Reports over the last two days indicate that the federal government will, in the last months before the election, move to reintroduce three forms of arbitration to Australia’s workplace system:

  • New project arbitration – removing the ability for employers to set the wages and conditions for significant new Australian resource projects and address an already out-of-control cost situation.
  • Intractable disputes – raising concerns about how an intractable dispute would be defined and paving the way for virtually any dispute to be arbitrated by the ALP’s union-stacked Fair Work Commission (FWC) that has little to no real business expertise.
  • “Consent arbitration” – which could see an uninvited FWC directly impose itself between employers and employees.

“Arbitration on new projects would see the cost of doing business in this country driven up even higher as union leaders ride their luck on the probability that their exorbitant and un-commercial claims would end up in front of one of their ex-trade union colleagues in the FWC,” Mr Knott says.

“It effectively will discourage so-called good faith bargaining. Consent arbitration would allow the FWC to interfere in enterprise outcomes and make directions that they have little to no expertise in.

“Any pre-1993 arbitration approach will only serve to reward escalating union militancy that business leaders have identified as a major barrier to investing and employing people in Australia.
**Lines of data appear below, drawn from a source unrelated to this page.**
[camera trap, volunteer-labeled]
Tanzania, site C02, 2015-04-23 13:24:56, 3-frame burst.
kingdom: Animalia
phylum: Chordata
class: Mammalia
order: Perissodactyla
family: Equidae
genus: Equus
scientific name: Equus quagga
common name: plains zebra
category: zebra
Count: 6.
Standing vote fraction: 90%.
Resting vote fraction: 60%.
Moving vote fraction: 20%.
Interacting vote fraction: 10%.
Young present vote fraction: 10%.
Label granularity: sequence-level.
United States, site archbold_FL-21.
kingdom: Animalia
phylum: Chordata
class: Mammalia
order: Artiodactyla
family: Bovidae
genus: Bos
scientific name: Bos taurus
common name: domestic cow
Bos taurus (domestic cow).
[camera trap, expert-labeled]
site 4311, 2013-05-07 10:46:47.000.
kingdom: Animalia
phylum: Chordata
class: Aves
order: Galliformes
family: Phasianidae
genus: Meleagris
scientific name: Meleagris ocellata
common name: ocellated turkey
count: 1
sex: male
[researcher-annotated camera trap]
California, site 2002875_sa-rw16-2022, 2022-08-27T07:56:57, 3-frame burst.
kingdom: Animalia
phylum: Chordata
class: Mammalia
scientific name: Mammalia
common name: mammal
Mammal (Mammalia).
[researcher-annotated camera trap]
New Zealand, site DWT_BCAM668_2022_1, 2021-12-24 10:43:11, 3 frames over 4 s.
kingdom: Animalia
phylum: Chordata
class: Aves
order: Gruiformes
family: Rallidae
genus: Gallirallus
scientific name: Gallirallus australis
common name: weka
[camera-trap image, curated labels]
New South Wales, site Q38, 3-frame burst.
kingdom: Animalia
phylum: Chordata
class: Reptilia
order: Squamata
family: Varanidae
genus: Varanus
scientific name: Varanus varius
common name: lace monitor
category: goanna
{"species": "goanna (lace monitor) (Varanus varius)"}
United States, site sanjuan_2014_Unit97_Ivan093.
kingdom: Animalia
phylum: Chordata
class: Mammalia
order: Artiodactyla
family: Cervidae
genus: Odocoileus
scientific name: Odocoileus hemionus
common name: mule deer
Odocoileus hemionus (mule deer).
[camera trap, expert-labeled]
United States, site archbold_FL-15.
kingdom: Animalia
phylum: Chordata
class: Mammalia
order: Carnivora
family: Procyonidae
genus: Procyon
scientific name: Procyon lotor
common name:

“Just because only one-in-eight Australian workers are joining unions, it doesn’t mean our government has a mandate to unwind three decades of positive industrial reform away from centralised IR tribunal and union controls.

“A return to the prehistoric days of compulsory arbitration would not only break more promises made by this government in 2007 and 2008, it would further erode any remnants of Australia’s reputation as a good place to invest in resource industry projects and contribute to employment and economic growth.

“It is also ironic that on a day when ACTU president Ged Kearney publicly made some nostalgic sentiments about moving forward with business, our workplace relations minister is reportedly planning to wind our IR system back 30 years.”